ECLI:NL:CRVB:2025:573
Centrale Raad van Beroep
- Voorlopige voorziening
- Rechtspraak.nl
Afwijzing verzoek voorlopige voorziening in bestuursrechtelijke zaak betreffende sociale zekerheid
In deze zaak heeft de Centrale Raad van Beroep op 18 maart 2025 uitspraak gedaan op het verzoek van appellant, vertegenwoordigd door mr. M. Kaplan, om een voorlopige voorziening te treffen in het kader van een hoger beroep tegen een besluit van het college van burgemeester en wethouders van Rotterdam. Het college had op 29 juli 2024 een besluit genomen, waartegen appellant beroep had ingesteld, geregistreerd onder nummer 24/1889 PW. Het verzoek om een voorlopige voorziening is geregistreerd onder nummer 24/2620 PW-VV en behandeld op de zitting van 4 februari 2025.
De voorzieningenrechter heeft overwogen dat, ingevolge artikel 8:81 van de Algemene wet bestuursrecht, een voorlopige voorziening kan worden getroffen indien onverwijlde spoed dat vereist.

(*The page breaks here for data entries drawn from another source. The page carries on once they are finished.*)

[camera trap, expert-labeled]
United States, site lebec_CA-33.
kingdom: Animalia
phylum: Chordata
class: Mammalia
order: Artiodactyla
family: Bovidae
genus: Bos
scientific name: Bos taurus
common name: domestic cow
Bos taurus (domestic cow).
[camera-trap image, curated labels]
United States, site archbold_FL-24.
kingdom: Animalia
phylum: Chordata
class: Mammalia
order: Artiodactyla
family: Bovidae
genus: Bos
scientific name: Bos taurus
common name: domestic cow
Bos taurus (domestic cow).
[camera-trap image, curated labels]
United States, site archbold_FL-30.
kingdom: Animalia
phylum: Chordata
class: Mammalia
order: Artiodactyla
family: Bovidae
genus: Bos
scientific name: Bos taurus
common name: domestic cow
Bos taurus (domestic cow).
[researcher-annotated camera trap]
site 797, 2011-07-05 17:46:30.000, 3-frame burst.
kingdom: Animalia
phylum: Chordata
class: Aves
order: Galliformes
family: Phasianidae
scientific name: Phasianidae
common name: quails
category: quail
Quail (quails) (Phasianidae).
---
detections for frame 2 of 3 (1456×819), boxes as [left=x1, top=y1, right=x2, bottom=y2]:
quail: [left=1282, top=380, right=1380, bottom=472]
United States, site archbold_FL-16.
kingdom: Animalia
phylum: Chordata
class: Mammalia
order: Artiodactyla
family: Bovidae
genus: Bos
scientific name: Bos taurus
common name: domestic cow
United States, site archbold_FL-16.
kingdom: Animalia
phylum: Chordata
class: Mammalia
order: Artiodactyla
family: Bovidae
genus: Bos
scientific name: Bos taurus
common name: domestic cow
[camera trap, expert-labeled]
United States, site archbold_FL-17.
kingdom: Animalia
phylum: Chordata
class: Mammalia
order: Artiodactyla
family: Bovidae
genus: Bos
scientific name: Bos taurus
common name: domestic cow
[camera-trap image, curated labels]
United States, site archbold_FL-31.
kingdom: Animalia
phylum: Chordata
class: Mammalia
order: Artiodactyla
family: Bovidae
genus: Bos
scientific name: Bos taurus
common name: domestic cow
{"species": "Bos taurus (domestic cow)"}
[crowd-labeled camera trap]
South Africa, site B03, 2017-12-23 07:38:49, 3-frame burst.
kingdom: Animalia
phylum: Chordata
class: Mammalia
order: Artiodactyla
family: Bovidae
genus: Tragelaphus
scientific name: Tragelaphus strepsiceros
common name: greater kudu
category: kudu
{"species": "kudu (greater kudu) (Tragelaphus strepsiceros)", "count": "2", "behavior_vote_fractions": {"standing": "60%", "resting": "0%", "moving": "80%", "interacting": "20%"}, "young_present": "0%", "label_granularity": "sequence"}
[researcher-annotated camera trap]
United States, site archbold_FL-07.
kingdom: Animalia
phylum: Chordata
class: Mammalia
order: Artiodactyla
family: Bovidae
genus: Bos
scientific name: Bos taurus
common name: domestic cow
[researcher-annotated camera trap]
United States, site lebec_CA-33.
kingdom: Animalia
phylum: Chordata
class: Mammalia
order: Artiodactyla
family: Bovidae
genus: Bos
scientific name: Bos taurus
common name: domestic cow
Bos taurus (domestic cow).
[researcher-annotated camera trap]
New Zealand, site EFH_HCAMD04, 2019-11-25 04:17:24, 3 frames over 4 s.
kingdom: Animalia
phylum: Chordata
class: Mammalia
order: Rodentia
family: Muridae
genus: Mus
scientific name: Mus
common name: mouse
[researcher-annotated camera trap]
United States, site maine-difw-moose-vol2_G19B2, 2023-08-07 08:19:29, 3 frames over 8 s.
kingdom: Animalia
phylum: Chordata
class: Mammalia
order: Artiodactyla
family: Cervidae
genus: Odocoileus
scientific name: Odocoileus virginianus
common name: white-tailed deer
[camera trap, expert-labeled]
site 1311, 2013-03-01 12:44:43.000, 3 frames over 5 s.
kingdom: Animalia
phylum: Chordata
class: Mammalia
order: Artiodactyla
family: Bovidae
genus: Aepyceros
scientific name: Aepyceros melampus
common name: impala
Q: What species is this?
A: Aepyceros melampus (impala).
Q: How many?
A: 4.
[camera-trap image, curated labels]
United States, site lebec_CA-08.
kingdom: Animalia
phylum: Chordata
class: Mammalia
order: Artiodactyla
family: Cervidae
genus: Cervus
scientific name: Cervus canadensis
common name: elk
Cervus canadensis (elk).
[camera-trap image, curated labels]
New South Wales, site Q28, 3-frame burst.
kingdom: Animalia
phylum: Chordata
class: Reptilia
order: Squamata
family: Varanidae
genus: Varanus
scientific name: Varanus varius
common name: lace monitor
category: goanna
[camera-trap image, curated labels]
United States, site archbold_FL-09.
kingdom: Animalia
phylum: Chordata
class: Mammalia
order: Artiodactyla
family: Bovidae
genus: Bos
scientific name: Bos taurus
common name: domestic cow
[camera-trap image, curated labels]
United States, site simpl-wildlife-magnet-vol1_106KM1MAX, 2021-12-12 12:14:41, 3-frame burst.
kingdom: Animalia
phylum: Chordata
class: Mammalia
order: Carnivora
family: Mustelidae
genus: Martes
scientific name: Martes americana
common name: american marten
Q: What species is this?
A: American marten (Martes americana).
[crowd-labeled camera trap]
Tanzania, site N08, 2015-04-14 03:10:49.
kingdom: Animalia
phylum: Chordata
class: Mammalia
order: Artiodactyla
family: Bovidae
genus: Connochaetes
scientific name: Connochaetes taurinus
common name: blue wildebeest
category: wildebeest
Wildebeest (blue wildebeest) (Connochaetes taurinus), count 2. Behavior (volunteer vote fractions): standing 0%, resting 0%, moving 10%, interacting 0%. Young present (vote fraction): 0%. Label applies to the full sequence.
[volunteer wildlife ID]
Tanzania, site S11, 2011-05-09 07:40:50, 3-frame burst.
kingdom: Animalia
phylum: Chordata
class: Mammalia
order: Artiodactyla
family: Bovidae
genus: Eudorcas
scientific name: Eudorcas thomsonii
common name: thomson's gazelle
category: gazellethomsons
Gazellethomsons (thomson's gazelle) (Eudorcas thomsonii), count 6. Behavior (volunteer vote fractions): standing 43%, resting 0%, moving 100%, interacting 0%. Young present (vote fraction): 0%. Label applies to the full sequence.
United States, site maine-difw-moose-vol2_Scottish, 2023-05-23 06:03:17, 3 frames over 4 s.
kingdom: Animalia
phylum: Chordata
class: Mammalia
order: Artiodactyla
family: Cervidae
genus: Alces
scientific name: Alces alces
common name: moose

Echter, met de uitspraak in de zaak 24/1889 PW heeft de Raad definitief beslist op het beroep en het bestreden besluit in stand gelaten. Hierdoor is het geding in die zaak geëindigd, wat betekent dat er geen reden meer is voor het treffen van een voorlopige voorziening. Het verzoek is dan ook afgewezen.
De uitspraak is gedaan door K.M.P. Jacobs, in tegenwoordigheid van S. van Pelt als griffier, en is openbaar uitgesproken op 18 maart 2025.